Forex Reserves Decline $4.5 Billion To Over Two-Year Low After Brief Halt

Forex Reserves Decline $4.5 Billion To Over Two-Year Low After Brief Halt

Forex reserves have nosedived over $100 billion since late February

India’s foreign exchange reserves fell to over a two-year low in the week ending October 14 as the Reserve Bank of India defended the rupee from sharp declines against a surging dollar.

In the week ending October 14, the country’s FX reserves fell $4.5 billion to $528.367 billion, from $532.868 billion in the week prior when they surprisingly rose $0.2 billion, according to the weekly statistical supplement data from the RBI.

Forex reserves have nosedived over $100 billion since Russia invaded Ukraine late in February, with the country’s import cover down nearly $114 billion from its peak late in October last year.

India’s forex reserves have fallen in 27 of the 34 weeks since late February. 

The war on the edge of Europe has driven inflation higher. The resultant aggressive rate hikes by the US Federal Reserve pushed investors to abandon risky assets and shelter in dollar-denominated assets.

That safe-haven flows out of emerging economies has hurt the rupee, with the domestic currency down nearly 12 per cent this year and down from about 73 per dollar at the start of the year to well past 83 this week.

The US Federal Reserve’s aggressive rate hike path, growing current and trade account deficits domestically, and foreign investors continuing to sell risky assets on a global recession concerns are a few of the problems the rupee is facing.

The RBI has been intervening in both the spot and future markets to shield the rupee from steep declines.

The rupee ended flat on Friday against the king dollar, even as Treasury yields rose as the Indian central bank stepped in and limited any sharp losses after the currency crashed to a new all-time low in the previous session.
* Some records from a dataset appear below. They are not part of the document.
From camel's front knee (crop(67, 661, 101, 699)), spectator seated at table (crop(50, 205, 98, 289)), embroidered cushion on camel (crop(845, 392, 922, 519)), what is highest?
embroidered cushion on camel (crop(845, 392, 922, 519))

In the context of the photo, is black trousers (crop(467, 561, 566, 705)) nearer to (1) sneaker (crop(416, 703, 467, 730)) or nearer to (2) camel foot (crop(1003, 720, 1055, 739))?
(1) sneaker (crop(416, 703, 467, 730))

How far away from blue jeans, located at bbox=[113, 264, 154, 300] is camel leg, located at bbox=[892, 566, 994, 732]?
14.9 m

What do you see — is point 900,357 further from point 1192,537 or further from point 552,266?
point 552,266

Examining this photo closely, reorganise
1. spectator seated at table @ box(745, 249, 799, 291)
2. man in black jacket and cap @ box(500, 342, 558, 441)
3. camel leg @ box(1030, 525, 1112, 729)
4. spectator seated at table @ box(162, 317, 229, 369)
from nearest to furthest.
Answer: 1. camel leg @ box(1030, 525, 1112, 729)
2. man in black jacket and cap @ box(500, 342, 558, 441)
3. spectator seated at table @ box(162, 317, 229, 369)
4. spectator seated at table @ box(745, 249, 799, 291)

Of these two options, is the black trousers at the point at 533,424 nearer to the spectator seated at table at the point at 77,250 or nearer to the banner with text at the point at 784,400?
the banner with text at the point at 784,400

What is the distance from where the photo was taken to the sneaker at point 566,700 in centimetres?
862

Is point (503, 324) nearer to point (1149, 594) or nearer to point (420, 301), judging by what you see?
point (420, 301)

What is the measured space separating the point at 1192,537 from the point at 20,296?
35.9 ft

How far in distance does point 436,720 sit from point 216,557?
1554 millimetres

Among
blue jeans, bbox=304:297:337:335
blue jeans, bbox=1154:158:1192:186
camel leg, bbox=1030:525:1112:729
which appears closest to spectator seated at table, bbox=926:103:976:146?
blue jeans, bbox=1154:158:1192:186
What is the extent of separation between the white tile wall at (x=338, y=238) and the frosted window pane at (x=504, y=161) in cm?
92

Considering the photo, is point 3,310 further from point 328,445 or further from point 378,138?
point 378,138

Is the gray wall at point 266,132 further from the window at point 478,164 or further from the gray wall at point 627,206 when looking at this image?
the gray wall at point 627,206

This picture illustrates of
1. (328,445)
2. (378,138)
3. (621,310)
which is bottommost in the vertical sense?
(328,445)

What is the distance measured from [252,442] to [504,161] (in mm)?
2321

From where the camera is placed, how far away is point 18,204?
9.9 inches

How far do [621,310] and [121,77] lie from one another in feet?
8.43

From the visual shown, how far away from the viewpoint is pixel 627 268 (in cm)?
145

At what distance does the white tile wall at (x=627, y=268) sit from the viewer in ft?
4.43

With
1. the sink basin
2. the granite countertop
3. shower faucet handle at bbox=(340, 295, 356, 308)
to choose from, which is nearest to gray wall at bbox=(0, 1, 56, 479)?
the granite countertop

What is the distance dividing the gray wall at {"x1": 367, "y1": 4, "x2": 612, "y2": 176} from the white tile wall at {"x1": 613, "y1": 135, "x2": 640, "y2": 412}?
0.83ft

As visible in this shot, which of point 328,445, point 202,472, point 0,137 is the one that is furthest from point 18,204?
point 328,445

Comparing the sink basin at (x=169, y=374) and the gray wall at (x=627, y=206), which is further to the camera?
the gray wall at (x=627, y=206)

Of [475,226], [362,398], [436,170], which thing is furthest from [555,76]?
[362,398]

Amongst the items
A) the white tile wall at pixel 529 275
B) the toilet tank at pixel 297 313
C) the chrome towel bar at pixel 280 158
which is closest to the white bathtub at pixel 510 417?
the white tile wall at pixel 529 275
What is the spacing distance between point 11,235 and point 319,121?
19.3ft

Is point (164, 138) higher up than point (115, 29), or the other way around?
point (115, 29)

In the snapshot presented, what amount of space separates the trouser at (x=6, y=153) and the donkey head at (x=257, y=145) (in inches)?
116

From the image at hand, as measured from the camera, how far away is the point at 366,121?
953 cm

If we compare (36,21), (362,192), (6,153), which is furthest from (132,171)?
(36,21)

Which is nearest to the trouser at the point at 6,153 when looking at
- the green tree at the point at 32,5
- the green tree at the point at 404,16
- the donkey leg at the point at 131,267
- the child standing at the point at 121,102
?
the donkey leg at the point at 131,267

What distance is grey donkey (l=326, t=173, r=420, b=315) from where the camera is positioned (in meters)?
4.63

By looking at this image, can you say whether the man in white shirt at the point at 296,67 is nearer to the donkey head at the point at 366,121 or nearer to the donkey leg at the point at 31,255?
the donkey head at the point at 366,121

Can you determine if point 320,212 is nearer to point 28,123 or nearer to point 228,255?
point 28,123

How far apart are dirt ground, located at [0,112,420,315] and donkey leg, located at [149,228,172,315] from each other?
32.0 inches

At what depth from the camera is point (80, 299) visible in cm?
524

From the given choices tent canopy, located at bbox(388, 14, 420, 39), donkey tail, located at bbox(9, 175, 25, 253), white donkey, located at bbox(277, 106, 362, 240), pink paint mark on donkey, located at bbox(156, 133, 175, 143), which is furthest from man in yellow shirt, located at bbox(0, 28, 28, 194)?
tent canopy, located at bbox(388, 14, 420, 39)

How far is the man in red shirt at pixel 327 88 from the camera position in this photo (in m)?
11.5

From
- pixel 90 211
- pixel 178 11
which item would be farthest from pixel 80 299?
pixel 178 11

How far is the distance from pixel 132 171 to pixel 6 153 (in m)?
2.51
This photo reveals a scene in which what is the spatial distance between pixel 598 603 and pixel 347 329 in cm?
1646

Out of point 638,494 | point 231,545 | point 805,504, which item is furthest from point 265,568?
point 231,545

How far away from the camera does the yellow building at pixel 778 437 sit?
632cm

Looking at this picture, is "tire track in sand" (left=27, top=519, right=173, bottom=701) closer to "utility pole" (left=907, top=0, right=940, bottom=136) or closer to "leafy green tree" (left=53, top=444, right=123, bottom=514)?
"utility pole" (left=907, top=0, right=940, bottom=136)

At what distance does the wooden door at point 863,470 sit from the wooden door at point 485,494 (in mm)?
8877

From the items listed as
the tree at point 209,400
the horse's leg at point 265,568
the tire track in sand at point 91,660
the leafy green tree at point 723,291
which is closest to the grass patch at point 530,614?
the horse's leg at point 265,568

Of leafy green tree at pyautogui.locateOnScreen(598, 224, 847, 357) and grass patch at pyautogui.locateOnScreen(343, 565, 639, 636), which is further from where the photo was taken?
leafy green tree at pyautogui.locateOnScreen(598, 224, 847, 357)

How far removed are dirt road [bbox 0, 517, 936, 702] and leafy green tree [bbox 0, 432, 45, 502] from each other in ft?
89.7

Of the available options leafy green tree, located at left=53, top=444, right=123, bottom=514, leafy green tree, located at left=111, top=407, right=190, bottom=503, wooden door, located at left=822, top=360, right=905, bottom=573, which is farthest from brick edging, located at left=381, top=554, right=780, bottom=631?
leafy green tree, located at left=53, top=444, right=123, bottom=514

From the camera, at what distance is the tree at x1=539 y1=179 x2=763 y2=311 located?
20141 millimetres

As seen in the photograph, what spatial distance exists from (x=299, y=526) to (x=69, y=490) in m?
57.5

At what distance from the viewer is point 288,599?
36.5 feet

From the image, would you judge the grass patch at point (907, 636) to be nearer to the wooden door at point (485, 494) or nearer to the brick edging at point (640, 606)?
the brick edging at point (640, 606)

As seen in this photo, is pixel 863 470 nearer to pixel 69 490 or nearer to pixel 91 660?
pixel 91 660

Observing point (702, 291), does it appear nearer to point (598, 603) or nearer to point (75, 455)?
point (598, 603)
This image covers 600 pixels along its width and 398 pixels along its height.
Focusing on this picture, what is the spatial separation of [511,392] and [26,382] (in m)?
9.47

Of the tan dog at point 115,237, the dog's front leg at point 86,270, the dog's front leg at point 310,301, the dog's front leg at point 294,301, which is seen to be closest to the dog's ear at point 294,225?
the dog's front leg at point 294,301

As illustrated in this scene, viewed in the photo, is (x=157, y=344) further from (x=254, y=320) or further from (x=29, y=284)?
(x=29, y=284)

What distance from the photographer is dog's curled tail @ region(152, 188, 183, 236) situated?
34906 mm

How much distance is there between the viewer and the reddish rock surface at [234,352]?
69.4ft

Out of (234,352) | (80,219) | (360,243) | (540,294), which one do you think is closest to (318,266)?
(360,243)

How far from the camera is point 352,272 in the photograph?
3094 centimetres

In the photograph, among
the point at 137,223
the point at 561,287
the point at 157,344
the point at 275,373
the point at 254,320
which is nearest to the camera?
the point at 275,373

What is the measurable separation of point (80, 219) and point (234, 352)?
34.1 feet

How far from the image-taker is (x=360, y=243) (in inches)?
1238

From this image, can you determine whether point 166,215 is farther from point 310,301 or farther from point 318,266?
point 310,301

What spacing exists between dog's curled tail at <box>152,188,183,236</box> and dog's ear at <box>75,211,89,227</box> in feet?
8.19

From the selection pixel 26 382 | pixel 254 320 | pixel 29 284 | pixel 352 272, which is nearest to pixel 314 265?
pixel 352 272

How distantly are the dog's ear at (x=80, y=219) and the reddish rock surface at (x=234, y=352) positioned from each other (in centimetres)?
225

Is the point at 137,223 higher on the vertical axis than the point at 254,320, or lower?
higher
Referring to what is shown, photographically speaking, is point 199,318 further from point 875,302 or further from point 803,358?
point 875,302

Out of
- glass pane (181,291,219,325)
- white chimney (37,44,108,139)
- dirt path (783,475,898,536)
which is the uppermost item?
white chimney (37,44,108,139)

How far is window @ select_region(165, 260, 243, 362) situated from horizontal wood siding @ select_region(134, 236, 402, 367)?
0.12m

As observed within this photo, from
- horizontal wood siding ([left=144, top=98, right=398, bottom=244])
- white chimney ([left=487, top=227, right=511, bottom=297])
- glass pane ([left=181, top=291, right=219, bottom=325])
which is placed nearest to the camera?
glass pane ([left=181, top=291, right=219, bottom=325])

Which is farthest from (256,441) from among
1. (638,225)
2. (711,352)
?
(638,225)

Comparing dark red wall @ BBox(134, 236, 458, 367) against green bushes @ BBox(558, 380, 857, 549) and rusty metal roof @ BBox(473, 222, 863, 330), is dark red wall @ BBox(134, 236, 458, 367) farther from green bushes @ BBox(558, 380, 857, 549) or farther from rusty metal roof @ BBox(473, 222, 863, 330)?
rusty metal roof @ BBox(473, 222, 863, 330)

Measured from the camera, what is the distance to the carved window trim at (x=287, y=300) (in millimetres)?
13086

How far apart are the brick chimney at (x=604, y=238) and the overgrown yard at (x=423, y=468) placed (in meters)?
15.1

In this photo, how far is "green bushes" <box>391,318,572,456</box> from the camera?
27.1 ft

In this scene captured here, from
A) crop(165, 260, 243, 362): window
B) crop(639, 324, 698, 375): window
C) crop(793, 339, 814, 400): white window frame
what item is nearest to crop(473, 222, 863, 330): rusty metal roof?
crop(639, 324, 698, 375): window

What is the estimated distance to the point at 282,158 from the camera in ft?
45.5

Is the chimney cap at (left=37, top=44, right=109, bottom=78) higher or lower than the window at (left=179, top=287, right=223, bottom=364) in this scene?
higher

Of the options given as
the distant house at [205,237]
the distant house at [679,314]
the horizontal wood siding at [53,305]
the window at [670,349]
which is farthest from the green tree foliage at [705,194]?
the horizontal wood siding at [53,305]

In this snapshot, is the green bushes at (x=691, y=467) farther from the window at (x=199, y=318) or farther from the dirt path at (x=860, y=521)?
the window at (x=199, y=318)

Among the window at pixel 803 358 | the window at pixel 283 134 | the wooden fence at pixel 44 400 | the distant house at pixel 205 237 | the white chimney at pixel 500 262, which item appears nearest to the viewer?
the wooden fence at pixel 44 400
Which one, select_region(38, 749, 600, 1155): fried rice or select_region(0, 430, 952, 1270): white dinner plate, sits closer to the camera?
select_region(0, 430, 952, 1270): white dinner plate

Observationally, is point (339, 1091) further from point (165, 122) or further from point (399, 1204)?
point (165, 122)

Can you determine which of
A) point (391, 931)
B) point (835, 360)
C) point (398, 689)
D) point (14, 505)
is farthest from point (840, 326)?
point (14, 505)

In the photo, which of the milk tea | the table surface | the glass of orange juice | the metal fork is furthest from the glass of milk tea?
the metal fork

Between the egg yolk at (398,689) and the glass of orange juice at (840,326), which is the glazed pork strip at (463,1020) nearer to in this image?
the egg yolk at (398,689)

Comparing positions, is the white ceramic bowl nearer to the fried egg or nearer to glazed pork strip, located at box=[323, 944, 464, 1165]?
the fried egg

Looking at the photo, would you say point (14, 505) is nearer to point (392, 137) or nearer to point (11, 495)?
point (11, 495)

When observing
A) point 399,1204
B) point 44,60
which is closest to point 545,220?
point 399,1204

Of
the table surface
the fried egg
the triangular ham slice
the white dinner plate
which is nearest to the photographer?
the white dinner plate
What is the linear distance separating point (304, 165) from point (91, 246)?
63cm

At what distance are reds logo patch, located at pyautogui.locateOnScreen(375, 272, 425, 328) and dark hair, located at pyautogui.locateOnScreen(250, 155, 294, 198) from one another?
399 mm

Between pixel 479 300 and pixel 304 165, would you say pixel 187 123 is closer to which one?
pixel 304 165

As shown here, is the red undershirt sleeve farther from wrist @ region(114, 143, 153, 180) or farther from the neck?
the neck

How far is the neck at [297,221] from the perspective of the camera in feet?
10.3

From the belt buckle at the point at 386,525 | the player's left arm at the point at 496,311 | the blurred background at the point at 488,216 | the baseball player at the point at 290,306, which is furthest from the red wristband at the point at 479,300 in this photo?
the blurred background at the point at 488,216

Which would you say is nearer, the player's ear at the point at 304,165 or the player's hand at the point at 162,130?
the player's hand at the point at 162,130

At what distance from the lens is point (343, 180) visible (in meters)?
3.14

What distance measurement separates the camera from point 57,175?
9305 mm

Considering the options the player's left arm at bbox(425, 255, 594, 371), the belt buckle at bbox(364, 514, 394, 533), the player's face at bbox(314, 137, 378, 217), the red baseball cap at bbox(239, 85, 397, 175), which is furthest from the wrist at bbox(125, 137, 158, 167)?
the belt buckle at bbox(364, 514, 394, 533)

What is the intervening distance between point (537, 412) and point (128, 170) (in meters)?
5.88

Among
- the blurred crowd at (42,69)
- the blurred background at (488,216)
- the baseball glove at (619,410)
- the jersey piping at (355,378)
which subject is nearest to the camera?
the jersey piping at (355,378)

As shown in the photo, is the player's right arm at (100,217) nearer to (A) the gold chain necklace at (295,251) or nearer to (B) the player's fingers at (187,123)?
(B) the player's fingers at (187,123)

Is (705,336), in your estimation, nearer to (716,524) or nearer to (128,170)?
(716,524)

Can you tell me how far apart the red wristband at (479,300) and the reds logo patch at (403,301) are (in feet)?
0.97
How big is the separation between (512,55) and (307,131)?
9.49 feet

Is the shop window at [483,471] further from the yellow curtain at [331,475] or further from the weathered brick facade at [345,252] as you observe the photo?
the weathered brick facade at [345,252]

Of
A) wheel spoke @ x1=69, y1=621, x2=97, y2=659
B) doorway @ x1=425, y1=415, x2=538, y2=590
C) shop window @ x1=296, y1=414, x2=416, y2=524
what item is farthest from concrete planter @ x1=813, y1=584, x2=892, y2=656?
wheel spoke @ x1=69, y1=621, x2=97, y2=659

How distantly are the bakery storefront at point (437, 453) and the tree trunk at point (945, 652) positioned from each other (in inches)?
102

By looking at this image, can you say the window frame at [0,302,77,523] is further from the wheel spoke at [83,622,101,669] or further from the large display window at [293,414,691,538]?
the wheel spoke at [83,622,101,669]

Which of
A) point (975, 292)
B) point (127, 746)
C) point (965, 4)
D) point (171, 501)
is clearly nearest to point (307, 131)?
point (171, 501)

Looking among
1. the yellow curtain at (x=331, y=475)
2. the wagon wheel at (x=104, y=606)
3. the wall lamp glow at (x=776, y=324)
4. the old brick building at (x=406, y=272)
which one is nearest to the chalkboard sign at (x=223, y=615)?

“The rupee was in a range of 82.60 to 82.90 per dollar after it opened weaker on higher US yields. But the RBI was active the entire day ensuring it does not suffer any further weakness. The US 10 year yields have been over 4.25 per cent – a 14-year high – keeping the dollar well bid against most Asian currencies, which have been weaker to the greenback,” said Anil Kumar Bhansali, Head of Treasury at Finrex Treasury Advisors.

Recent trend and the rupee’s fall to a new record low of 83.29 to the dollar this week suggest more erosion in the country’s FX war chest as the RBI is expected to step in and sell dollars to limit any damage to the domestic currency.